*** Records supplied

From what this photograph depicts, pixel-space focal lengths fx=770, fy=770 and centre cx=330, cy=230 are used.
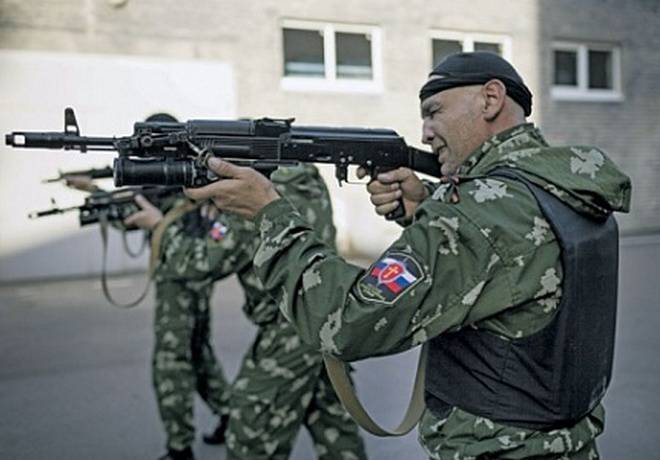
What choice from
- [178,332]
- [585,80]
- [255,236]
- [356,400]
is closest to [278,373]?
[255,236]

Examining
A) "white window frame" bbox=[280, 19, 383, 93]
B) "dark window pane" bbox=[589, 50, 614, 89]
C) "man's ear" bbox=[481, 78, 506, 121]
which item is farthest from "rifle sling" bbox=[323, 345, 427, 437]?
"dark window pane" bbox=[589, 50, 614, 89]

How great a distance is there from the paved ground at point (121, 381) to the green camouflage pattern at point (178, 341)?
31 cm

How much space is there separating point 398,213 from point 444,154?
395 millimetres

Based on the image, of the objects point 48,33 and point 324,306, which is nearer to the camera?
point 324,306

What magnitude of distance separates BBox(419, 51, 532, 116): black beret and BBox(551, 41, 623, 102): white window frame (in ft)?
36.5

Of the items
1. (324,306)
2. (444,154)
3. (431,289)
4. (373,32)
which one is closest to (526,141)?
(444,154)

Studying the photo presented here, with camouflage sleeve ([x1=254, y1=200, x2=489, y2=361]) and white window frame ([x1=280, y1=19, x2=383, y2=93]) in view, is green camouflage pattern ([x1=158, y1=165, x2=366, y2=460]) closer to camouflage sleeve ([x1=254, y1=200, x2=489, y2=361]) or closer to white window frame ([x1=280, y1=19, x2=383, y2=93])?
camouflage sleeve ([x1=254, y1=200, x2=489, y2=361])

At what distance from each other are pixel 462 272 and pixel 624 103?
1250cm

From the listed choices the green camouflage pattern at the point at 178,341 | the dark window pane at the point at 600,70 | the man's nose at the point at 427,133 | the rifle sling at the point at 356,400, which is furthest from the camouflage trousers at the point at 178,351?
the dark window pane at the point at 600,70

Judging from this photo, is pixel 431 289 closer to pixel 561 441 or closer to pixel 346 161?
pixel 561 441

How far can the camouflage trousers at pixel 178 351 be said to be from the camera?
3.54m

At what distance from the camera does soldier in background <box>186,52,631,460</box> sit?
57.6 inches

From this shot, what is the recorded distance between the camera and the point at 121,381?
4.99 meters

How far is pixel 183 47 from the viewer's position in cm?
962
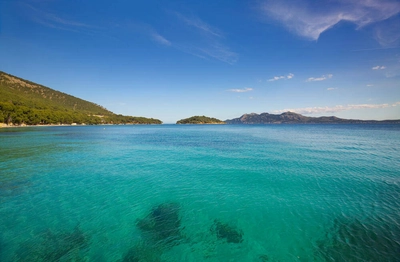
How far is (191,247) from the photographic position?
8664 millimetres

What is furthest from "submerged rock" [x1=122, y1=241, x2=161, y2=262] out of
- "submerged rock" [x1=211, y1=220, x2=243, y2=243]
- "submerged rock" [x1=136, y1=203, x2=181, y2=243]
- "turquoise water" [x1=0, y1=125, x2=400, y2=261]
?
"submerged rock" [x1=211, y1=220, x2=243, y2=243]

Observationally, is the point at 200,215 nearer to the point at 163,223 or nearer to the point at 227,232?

******
*** Records supplied

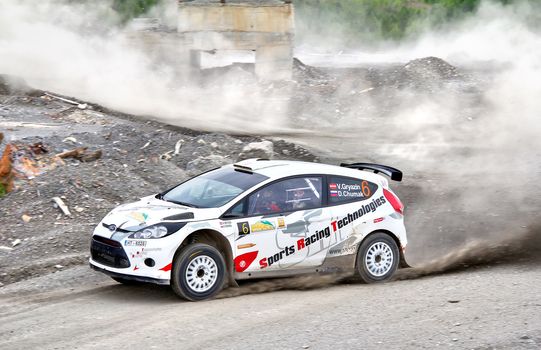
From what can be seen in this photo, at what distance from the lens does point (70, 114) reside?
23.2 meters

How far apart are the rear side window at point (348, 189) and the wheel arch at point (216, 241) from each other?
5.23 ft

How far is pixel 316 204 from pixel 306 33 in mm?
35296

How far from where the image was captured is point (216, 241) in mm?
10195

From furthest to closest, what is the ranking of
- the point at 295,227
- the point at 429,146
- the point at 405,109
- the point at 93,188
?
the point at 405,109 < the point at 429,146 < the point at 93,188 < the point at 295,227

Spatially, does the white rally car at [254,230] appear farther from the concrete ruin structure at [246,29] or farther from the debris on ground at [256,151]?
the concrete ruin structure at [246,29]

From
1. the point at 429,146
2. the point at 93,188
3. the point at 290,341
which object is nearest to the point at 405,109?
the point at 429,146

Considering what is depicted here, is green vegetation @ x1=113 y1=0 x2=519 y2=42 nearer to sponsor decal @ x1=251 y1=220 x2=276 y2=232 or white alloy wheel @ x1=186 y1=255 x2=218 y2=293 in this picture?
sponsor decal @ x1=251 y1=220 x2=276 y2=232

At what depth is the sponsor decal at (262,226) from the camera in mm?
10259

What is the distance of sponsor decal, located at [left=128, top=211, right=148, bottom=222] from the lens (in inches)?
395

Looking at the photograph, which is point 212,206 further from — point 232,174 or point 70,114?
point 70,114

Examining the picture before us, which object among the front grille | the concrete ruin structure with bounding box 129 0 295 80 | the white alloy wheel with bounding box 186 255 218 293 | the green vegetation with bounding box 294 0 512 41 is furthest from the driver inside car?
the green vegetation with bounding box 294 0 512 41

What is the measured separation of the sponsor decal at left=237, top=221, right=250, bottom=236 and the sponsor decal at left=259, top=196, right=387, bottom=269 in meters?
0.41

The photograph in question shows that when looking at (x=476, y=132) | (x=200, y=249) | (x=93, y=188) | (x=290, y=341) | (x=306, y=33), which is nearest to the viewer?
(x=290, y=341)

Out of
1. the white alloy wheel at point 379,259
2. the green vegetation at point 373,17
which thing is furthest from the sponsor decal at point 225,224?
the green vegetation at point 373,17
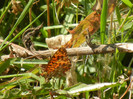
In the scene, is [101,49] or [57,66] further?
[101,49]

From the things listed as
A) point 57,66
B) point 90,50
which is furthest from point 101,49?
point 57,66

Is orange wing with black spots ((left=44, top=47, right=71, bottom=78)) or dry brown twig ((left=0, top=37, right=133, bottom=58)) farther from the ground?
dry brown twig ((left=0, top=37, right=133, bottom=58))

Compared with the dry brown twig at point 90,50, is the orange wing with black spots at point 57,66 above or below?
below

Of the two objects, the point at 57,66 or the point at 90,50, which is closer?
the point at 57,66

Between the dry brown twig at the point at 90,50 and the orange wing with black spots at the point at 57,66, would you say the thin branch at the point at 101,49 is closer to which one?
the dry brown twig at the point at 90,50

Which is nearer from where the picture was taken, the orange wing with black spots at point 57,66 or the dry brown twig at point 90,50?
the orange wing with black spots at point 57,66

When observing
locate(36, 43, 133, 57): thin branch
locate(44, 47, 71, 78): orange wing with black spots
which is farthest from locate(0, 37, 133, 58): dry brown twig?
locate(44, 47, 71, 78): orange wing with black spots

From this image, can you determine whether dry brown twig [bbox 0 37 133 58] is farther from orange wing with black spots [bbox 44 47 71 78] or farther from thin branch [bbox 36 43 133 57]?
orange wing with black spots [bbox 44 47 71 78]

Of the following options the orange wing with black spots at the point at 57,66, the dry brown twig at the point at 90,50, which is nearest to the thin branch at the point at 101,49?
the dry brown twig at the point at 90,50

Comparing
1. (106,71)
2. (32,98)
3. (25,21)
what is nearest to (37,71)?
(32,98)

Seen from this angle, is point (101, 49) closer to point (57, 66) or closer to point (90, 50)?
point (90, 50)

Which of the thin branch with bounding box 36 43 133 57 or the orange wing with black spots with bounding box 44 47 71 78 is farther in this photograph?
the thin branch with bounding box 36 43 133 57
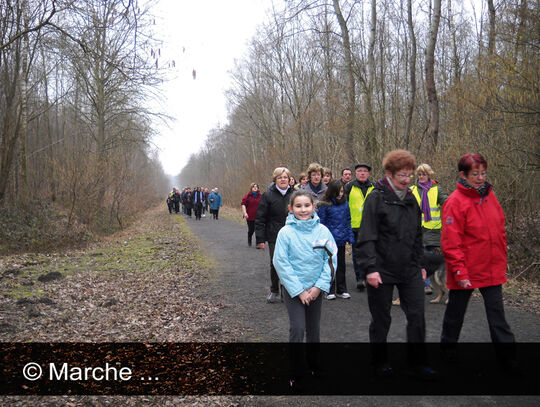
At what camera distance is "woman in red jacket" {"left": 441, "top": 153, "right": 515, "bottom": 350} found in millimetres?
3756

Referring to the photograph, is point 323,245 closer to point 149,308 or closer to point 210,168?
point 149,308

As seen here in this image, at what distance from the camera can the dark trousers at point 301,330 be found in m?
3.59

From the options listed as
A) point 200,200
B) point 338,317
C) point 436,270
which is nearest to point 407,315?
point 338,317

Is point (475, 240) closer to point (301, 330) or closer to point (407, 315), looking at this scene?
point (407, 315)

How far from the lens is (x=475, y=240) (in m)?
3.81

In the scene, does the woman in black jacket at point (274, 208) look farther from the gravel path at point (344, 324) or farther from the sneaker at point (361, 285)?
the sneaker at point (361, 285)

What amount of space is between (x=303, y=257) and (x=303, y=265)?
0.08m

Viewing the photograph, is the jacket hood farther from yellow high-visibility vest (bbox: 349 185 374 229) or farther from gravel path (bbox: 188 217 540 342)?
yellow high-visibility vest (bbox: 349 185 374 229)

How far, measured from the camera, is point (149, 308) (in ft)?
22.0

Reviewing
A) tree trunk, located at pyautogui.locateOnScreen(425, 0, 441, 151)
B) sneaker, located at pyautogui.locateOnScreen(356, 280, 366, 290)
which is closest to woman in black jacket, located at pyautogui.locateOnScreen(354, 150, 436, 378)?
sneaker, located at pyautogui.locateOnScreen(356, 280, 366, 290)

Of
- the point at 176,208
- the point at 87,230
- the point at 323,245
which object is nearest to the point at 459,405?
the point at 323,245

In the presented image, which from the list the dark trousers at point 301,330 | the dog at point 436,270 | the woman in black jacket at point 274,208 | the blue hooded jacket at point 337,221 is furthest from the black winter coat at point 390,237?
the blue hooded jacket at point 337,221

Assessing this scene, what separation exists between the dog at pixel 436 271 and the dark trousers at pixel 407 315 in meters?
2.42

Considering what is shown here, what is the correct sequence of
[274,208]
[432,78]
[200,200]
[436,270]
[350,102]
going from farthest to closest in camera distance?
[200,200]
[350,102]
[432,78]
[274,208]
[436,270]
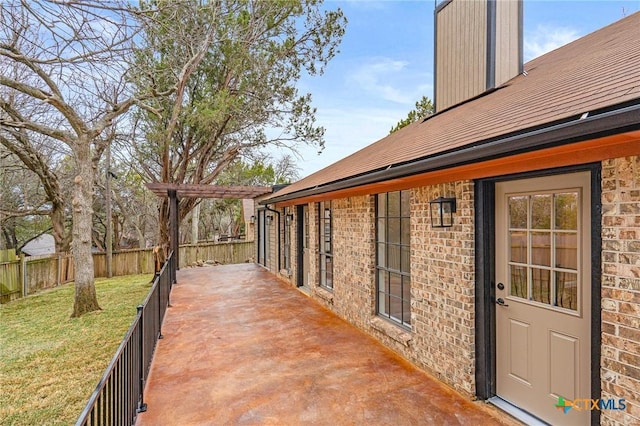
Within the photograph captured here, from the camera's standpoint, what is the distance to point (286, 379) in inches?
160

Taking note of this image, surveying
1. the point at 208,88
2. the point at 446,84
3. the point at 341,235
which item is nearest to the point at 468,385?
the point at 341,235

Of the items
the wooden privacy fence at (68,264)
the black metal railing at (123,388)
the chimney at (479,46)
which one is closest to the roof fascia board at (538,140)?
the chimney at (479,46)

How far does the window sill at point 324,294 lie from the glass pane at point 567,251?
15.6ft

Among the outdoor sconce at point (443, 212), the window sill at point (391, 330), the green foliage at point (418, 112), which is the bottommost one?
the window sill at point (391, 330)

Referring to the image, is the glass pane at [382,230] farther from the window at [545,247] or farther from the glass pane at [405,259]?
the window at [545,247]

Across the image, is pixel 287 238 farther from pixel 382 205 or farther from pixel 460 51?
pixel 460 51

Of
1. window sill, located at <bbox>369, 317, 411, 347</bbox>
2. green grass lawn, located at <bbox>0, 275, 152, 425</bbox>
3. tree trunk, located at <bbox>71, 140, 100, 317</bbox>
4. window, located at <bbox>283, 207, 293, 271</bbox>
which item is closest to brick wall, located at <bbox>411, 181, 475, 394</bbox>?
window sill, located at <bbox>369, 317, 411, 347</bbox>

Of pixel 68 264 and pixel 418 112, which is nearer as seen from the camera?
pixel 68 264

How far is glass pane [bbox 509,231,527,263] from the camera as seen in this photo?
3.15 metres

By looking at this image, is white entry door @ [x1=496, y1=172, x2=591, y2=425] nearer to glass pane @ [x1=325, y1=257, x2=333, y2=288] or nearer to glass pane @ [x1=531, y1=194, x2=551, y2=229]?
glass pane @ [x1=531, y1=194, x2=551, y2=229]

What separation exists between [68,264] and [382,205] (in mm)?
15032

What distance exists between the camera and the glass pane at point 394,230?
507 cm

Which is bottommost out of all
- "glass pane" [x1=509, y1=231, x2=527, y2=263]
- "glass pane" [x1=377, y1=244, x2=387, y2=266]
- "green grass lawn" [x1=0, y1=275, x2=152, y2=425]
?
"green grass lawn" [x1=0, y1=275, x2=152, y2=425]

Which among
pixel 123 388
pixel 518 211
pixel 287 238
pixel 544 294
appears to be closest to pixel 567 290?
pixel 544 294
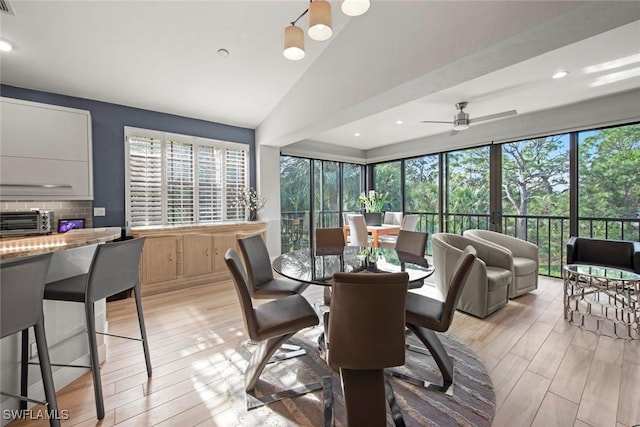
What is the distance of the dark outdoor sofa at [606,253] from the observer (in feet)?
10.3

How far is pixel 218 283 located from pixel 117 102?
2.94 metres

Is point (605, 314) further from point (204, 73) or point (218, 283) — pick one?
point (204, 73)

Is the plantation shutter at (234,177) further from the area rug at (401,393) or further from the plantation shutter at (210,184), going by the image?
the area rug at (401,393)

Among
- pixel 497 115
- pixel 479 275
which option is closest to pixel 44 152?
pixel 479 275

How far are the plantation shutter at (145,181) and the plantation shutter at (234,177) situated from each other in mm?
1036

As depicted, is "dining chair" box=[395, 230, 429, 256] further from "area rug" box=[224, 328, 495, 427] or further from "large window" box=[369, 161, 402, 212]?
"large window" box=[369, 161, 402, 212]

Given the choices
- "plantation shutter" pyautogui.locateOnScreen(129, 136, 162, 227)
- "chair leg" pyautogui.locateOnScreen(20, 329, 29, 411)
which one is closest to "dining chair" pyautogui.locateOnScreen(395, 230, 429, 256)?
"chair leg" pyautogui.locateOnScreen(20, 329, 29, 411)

******
*** Records supplied

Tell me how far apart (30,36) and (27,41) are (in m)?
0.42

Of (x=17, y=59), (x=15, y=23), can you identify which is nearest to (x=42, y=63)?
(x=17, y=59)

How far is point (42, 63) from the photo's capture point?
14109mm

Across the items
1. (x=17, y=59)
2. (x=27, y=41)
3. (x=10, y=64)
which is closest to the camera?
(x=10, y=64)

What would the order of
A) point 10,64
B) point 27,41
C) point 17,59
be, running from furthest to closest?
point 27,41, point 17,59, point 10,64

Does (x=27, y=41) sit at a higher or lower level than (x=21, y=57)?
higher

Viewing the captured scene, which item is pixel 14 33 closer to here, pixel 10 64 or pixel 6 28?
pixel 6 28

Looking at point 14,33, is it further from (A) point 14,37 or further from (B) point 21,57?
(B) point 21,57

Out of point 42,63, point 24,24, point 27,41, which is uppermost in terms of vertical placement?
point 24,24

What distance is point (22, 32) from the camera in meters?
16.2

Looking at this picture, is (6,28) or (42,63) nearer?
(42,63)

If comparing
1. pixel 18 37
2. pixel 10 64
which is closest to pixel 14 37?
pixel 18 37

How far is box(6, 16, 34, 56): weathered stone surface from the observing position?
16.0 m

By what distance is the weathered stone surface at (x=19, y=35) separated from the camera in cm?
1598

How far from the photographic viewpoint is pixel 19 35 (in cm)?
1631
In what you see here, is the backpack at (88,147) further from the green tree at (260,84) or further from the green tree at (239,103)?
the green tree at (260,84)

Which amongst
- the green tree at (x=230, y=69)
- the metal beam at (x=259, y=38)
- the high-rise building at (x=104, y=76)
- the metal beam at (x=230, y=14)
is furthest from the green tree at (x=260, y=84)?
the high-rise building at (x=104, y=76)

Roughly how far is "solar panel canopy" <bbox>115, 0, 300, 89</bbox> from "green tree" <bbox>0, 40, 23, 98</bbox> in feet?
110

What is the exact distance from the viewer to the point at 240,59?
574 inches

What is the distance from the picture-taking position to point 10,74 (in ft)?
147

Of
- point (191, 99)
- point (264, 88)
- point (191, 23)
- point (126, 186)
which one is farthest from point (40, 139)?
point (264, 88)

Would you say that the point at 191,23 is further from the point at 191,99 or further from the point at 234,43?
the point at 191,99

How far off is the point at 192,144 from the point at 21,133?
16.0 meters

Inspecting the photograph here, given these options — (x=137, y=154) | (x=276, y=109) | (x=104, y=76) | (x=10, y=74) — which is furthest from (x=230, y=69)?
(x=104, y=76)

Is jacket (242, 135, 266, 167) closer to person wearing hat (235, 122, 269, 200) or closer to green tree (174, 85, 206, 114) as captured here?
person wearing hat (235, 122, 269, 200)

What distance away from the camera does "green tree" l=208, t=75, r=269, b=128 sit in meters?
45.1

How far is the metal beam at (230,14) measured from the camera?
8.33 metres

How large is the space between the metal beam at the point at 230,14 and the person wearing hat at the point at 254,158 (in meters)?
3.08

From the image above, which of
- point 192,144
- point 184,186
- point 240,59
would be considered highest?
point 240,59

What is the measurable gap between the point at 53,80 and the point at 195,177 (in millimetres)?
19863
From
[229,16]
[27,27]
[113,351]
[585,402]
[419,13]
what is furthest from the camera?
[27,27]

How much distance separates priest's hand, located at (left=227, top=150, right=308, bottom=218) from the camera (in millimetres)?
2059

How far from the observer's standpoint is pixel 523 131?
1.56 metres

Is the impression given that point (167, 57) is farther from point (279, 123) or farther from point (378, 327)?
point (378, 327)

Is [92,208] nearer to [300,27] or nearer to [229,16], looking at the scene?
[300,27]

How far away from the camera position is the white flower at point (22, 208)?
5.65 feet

******

■ Aim of the task
List every row above that contains the string "surface". Match case exactly.

■ Exercise output
How far is box(6, 16, 34, 56): weathered stone surface from the observing position?
By what distance is the weathered stone surface at (x=19, y=35) separated from the camera in cm?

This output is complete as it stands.